-- Prompt --
The data below should be copied out exactly, with its pictures omitted.

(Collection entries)
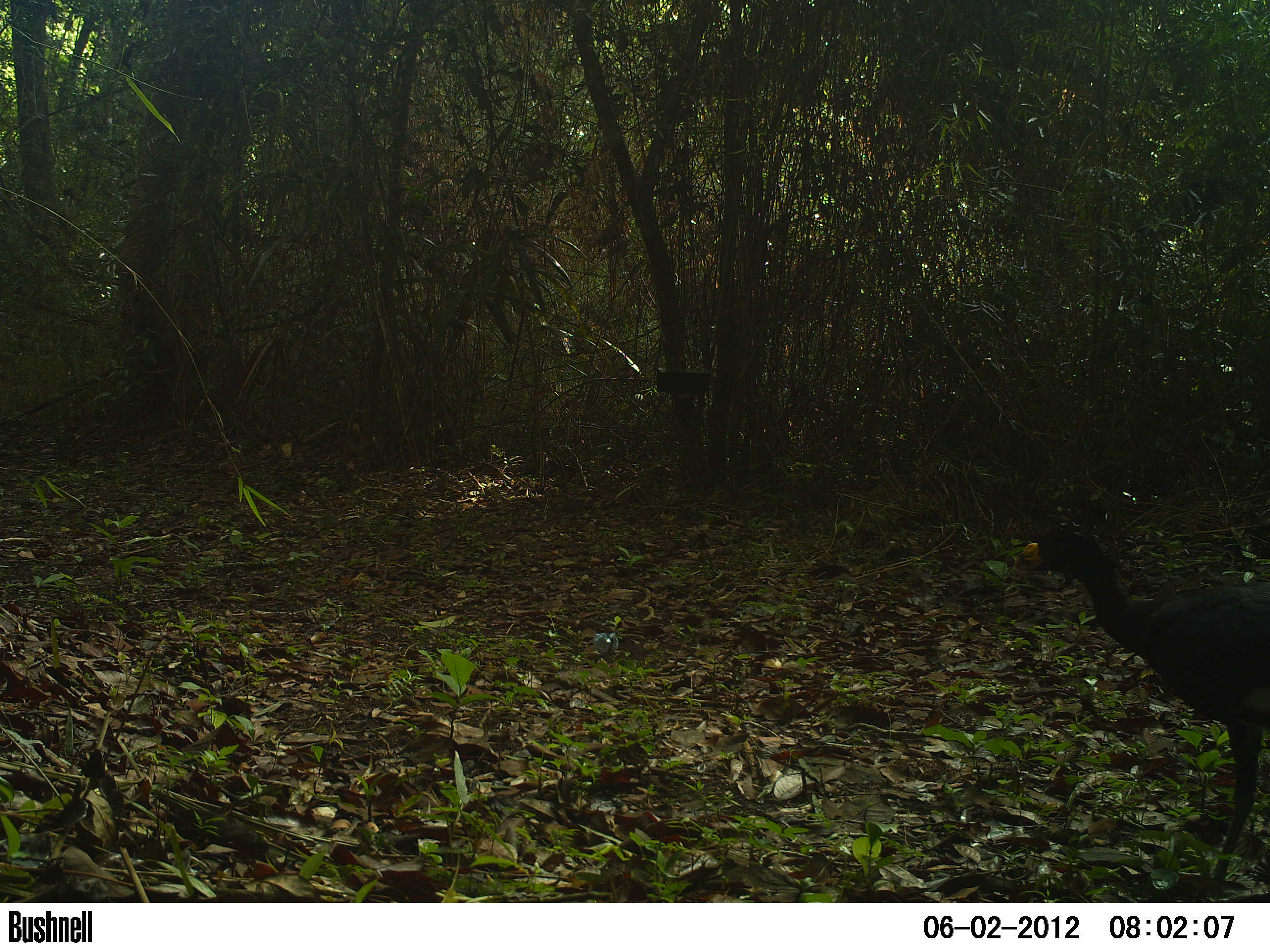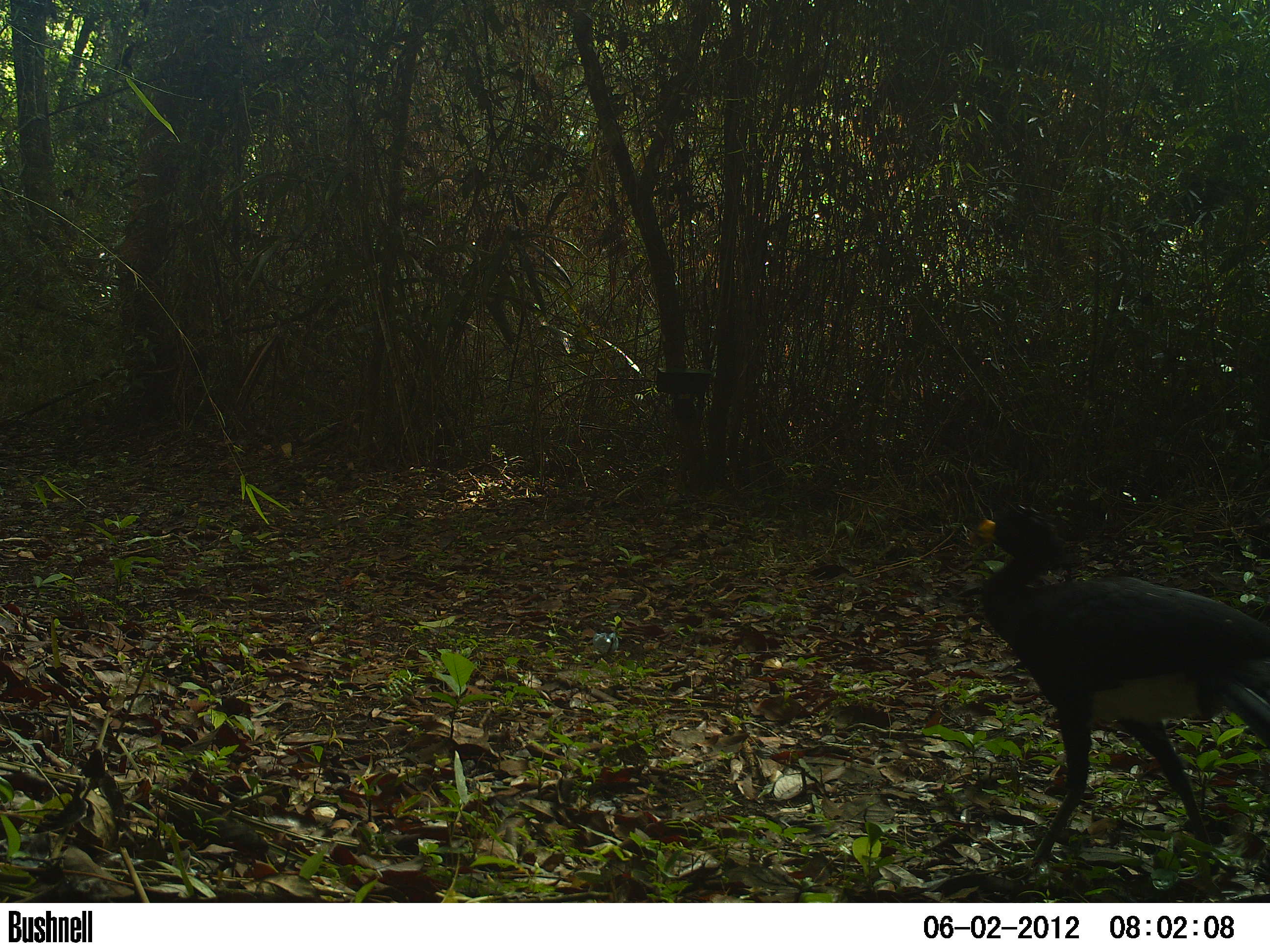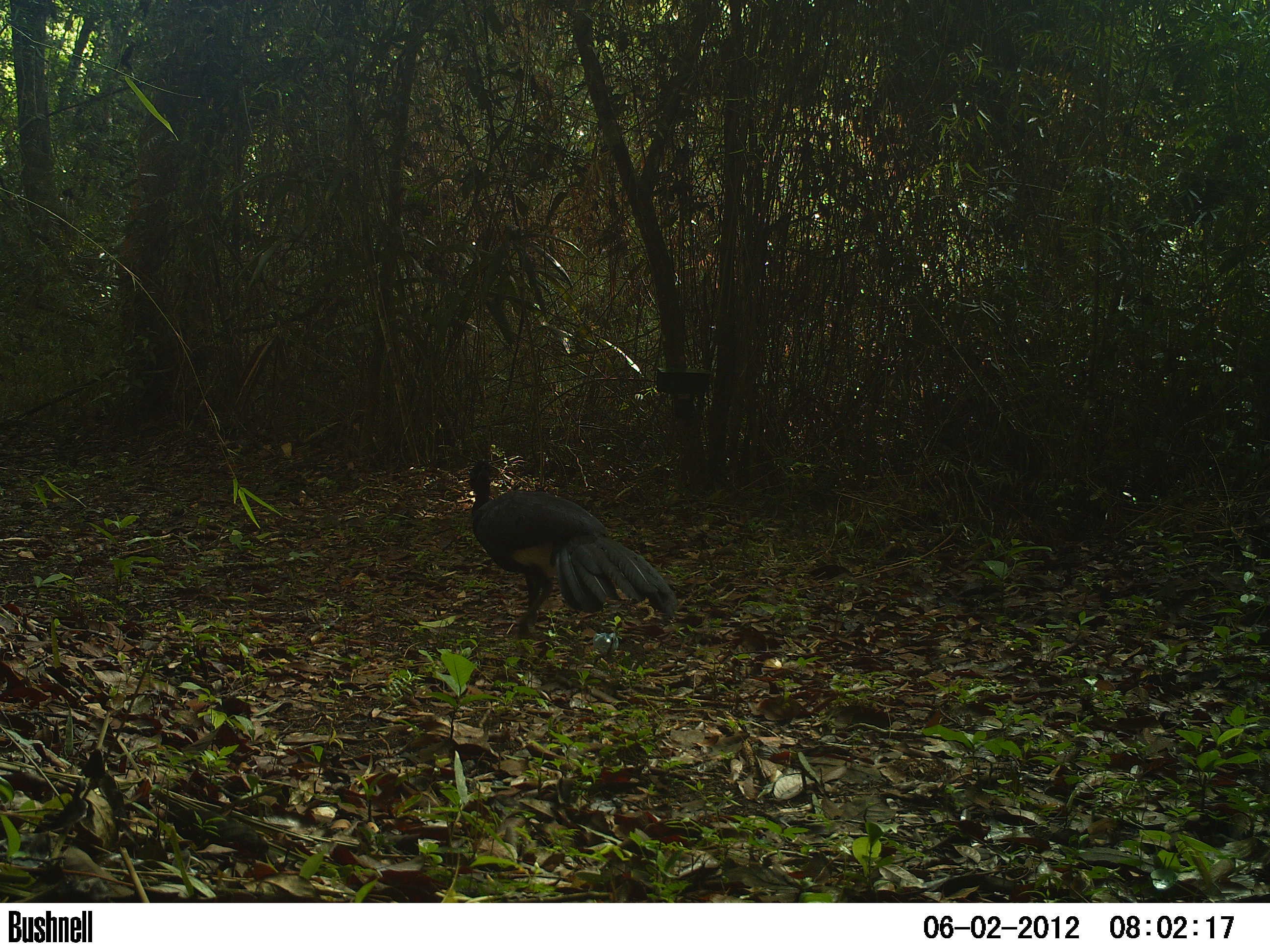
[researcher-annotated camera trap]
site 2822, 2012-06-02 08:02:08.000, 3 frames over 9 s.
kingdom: Animalia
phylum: Chordata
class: Aves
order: Galliformes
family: Cracidae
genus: Crax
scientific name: Crax rubra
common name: great curassow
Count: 1.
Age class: adult.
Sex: male.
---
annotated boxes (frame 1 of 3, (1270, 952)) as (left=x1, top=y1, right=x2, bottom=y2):
crax rubra: (left=1012, top=520, right=1270, bottom=881)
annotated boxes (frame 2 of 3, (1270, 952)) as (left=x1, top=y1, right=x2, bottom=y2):
crax rubra: (left=964, top=501, right=1270, bottom=869)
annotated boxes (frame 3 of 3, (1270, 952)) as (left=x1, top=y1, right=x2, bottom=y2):
crax rubra: (left=466, top=458, right=678, bottom=641)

-- Answer to this problem --
[researcher-annotated camera trap]
site 2822, 2012-06-02 08:02:08.000, 3 frames over 9 s.
kingdom: Animalia
phylum: Chordata
class: Aves
order: Galliformes
family: Cracidae
genus: Crax
scientific name: Crax rubra
common name: great curassow
Count: 1.
Age class: adult.
Sex: male.
---
annotated boxes (frame 1 of 3, (1270, 952)) as (left=x1, top=y1, right=x2, bottom=y2):
crax rubra: (left=1012, top=520, right=1270, bottom=881)
annotated boxes (frame 2 of 3, (1270, 952)) as (left=x1, top=y1, right=x2, bottom=y2):
crax rubra: (left=964, top=501, right=1270, bottom=869)
annotated boxes (frame 3 of 3, (1270, 952)) as (left=x1, top=y1, right=x2, bottom=y2):
crax rubra: (left=466, top=458, right=678, bottom=641)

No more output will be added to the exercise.